GE got into the subprime lending business at the height of the boom, buying WMC in 2004. WMC originated more than $65 billion in mortgages between 2005 and 2007.
GE got out of the subprime business in 2007, selling off WMC after the bubble burst.
But before selling WMC, the lender allegedly misrepresented the quality of the “majority” of its loans, which were sold to investors as part of residential mortgage-backed securities.
According to the DOJ, GE and WMC allegedly encouraged its employees to approve mortgages in order to meet volume targets, despite numerous instances where the loan applications did not meet the criteria outlined in WMC’s underwriting guidelines. WMC employees also allegedly received additional compensation based on the number of mortgages they approved.
The DOJ claimed that a majority of the mortgages WMC originated and sold for inclusion in RMBS between 2005 and 2007 “did not comply with WMC’s representations about the loans and that certain of WMC’s representations were reviewed by, approved by, or made with the knowledge of personnel from GE.”
And while WMC was growing its subprime lending business, the company’s quality control department was understaffed, ill-equipped, and ineffective.
From the DOJ:
In 2005, a WMC quality control manager described his department as a “toothless tiger” with inadequate resources and no authority to prevent the approval or sale of loans his department had determined were fraudulent or otherwise defective. By late third quarter 2006, managers responsible for quality control and risk management at WMC and GECC had expressed concerns that WMC’s quality and fraud controls were so lax that WMC received more mortgage applications containing fraud or other defects than its competitors.
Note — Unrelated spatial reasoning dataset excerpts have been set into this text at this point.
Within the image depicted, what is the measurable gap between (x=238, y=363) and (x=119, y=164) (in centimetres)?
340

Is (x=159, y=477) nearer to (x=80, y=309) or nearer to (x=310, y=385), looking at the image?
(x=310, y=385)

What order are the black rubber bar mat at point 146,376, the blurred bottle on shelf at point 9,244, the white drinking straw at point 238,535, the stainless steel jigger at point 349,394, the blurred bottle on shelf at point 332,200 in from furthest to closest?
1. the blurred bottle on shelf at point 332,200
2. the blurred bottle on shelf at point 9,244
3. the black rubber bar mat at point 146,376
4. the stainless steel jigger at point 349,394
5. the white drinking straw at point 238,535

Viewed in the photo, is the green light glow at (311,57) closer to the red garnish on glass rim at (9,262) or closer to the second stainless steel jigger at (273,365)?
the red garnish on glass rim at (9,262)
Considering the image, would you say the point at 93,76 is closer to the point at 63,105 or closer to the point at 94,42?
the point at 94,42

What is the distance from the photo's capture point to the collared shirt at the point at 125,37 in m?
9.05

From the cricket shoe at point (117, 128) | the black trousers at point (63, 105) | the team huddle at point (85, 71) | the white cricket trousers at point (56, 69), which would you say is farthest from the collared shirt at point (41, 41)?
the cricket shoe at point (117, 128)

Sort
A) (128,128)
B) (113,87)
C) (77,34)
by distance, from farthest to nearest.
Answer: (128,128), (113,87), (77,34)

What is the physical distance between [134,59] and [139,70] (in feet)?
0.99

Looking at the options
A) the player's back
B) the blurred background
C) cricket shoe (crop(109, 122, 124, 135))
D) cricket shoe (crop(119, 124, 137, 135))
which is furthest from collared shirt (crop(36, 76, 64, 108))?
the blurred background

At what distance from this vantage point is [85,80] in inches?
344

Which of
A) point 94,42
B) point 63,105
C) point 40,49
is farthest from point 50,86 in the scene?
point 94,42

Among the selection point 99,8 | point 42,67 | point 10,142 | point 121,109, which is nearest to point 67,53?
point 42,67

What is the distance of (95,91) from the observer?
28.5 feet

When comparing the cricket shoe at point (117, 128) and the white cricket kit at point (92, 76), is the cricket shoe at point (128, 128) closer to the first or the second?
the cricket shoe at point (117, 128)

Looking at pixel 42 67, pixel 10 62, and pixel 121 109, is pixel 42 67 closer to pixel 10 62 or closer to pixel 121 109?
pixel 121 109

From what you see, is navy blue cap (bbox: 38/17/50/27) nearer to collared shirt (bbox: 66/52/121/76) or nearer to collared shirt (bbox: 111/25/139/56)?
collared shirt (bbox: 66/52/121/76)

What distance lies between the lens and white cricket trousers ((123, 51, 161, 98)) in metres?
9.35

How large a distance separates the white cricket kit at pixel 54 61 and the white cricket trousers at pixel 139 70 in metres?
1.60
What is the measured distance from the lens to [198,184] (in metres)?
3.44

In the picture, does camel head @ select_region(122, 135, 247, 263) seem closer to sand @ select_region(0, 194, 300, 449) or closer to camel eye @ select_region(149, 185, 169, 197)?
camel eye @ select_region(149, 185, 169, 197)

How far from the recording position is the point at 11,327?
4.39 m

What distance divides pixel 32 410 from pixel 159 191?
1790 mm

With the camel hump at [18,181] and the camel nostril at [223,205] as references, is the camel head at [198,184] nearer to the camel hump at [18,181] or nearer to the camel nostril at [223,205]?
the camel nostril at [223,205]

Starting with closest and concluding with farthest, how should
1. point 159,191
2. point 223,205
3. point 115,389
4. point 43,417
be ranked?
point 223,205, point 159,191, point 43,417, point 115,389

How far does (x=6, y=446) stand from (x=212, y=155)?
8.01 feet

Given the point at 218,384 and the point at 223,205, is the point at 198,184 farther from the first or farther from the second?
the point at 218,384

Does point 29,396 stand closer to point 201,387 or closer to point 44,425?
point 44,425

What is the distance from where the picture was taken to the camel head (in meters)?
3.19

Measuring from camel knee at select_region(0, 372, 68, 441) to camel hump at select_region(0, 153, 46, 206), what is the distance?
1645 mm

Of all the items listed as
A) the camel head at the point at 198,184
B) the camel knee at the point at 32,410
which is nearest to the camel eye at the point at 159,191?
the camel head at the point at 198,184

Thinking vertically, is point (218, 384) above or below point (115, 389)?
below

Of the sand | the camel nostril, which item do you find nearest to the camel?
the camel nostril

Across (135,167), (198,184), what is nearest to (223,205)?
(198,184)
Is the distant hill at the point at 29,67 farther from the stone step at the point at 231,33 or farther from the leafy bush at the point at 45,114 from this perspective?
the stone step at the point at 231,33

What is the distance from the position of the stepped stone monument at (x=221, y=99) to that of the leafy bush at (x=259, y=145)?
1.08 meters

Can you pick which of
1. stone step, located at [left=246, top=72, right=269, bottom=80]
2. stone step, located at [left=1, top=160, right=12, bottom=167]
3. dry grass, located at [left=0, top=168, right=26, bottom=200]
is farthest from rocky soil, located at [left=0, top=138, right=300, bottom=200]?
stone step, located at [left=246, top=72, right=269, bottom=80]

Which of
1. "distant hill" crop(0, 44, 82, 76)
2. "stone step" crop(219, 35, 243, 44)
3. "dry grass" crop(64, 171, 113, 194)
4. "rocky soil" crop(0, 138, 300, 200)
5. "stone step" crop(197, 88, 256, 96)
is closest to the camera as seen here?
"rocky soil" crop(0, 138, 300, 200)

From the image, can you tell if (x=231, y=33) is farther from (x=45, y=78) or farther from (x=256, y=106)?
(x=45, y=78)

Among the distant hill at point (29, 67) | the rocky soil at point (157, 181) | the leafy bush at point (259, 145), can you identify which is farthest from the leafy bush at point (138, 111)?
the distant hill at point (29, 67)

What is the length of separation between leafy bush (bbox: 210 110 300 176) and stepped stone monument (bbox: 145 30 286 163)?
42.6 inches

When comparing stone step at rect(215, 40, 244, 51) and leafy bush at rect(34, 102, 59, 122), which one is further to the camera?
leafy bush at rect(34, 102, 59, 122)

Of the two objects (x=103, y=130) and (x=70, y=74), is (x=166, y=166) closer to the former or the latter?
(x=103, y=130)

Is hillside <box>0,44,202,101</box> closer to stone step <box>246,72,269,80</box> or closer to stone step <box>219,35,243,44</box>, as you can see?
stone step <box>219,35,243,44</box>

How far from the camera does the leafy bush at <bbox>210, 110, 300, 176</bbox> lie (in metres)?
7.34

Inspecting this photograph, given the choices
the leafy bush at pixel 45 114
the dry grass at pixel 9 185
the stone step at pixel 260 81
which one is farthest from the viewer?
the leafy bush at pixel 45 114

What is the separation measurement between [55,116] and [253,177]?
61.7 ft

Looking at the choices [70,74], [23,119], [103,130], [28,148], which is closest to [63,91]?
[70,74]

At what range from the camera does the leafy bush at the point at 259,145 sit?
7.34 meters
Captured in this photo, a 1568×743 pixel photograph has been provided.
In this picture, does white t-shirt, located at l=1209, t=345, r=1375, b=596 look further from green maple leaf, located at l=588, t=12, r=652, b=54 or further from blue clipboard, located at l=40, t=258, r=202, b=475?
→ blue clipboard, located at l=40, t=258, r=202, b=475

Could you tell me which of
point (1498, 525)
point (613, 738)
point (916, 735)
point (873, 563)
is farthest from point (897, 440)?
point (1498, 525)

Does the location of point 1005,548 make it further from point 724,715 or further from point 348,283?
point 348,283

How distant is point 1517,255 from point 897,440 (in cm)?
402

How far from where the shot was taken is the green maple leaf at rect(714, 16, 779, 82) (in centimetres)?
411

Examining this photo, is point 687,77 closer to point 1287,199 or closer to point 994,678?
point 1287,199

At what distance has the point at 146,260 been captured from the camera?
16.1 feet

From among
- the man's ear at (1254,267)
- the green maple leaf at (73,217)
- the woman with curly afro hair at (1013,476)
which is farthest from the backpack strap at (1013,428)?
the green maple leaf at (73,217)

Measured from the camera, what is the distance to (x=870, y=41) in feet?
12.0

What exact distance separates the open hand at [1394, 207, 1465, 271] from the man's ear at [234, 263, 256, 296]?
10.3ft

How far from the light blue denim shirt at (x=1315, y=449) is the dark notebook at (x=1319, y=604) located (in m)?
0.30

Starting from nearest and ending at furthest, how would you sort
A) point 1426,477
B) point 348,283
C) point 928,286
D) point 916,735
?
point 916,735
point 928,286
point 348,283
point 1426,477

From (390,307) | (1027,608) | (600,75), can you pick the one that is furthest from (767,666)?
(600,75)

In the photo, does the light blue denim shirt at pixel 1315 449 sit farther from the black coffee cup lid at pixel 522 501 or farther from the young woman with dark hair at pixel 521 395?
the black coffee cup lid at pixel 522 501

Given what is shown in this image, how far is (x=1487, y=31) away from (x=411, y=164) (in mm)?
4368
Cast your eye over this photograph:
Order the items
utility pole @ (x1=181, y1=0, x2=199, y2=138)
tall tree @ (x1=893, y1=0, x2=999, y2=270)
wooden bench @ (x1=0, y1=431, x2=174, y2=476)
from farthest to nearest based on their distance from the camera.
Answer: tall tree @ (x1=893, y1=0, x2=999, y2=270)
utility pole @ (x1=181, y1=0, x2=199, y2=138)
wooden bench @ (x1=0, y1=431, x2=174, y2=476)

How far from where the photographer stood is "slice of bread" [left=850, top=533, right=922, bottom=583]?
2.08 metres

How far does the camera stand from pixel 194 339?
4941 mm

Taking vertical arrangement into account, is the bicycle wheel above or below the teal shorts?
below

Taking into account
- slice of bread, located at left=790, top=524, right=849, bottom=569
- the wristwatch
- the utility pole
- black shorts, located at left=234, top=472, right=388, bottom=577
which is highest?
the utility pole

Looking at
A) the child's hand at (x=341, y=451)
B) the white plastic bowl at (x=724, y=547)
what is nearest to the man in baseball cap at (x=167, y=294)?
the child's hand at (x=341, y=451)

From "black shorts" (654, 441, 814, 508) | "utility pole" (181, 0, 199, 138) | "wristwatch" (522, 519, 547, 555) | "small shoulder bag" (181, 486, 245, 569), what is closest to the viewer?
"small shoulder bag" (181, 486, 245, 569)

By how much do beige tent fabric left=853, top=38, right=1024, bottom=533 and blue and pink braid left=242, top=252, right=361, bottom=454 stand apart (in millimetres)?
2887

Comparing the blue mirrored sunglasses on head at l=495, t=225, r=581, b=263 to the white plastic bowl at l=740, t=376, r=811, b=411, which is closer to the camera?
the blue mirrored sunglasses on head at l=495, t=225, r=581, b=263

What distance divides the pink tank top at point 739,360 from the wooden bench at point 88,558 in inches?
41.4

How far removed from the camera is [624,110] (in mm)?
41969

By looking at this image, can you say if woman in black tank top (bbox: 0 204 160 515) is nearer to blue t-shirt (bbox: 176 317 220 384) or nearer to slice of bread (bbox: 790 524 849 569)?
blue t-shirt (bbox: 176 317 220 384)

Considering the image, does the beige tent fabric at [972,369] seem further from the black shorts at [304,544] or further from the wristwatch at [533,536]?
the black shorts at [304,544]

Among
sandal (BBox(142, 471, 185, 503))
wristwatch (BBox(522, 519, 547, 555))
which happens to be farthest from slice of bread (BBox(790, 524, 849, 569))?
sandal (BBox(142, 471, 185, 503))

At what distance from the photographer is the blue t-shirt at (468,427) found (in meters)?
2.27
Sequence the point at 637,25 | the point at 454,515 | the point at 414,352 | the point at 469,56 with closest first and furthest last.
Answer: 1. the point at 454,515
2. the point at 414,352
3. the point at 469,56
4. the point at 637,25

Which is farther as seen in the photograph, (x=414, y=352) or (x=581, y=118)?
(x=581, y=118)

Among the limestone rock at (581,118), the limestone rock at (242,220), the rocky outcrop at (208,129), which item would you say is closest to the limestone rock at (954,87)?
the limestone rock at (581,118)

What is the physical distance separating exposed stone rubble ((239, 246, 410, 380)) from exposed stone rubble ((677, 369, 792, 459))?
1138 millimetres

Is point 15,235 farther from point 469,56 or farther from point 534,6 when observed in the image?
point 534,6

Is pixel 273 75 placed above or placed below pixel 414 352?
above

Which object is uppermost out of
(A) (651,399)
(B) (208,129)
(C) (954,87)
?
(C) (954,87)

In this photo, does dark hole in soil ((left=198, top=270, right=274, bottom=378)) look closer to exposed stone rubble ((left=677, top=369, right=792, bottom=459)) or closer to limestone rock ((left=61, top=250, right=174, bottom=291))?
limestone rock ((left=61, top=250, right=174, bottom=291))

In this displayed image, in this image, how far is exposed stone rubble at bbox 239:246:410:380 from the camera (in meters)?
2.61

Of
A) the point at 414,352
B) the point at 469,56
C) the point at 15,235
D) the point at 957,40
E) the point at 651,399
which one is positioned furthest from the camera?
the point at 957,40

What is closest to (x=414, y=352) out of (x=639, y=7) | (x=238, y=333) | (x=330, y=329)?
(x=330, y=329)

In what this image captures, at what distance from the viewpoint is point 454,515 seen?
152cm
As a member of GE’s Corporate Audit Staff (CAS) involved in audits of WMC observed in April 2007, WMC “jacked up volume without controls.”
According to the DOJ, at some point, the investment banks that were buying WMC loans began to decline certain loans after finding defects or suspected fraud in the loan file.
WMC then allegedly attempted to sell those loans to other investors, withholding both the fact that the loan had been previously rejected and the previous investors’ reasons for rejecting the loan.
By late 2005 into early 2006, investment banks were rejecting more and more of WMC’s loans, and investors in mortgage bonds backed by earlier WMC loans were voicing concerns about the quality of WMC’ loans because borrowers were failing to repay their loans at “unexpectedly high rates,” the DOJ said.
According to the DOJ, in March 2006, WMC reviewed a sample of the 1,276 loans it repurchased in 2005 and found that a whopping 78% of the loan files reviewed had at least one piece of false information in them.
At that point, GE and GE Capital Corp. took more control over WMC’s business, but the lender allegedly continued selling its loans and making false representations about their qualities and attributes.
GE sold WMC in 2007, but according to the DOJ, investors, including some federally insured financial institutions, suffered “billions of dollars in losses as a result of WMC’s fraudulent origination and sale of loans for inclusion in RMBS.”
Under the terms of the settlement with the DOJ, GE will pay a civil penalty of $1.5 billion under the Financial Institutions Reform, Recovery, and Enforcement Act.
“The financial system counts on originators, which are in the best position to know the true condition of their mortgage loans, to make accurate and complete representations about their products. The failure to disclose material deficiencies in those loans contributed to the financial crisis,” said Assistant Attorney General Jody Hunt. “As today’s resolution demonstrates, the Department of Justice will continue to employ FIRREA as a powerful tool for protecting our financial markets against fraud.”
The amount of the fine shouldn’t come as a surprise though, as last year, GE booked a reserve of $1.5 billion to pay an expected settlement amount with the DOJ. And earlier this year, the company said that it had reached a tentative $1.5 billion settlement with the DOJ over the matter.
And nearly a year later, that’s just what the company will be paying for its entry into subprime lending.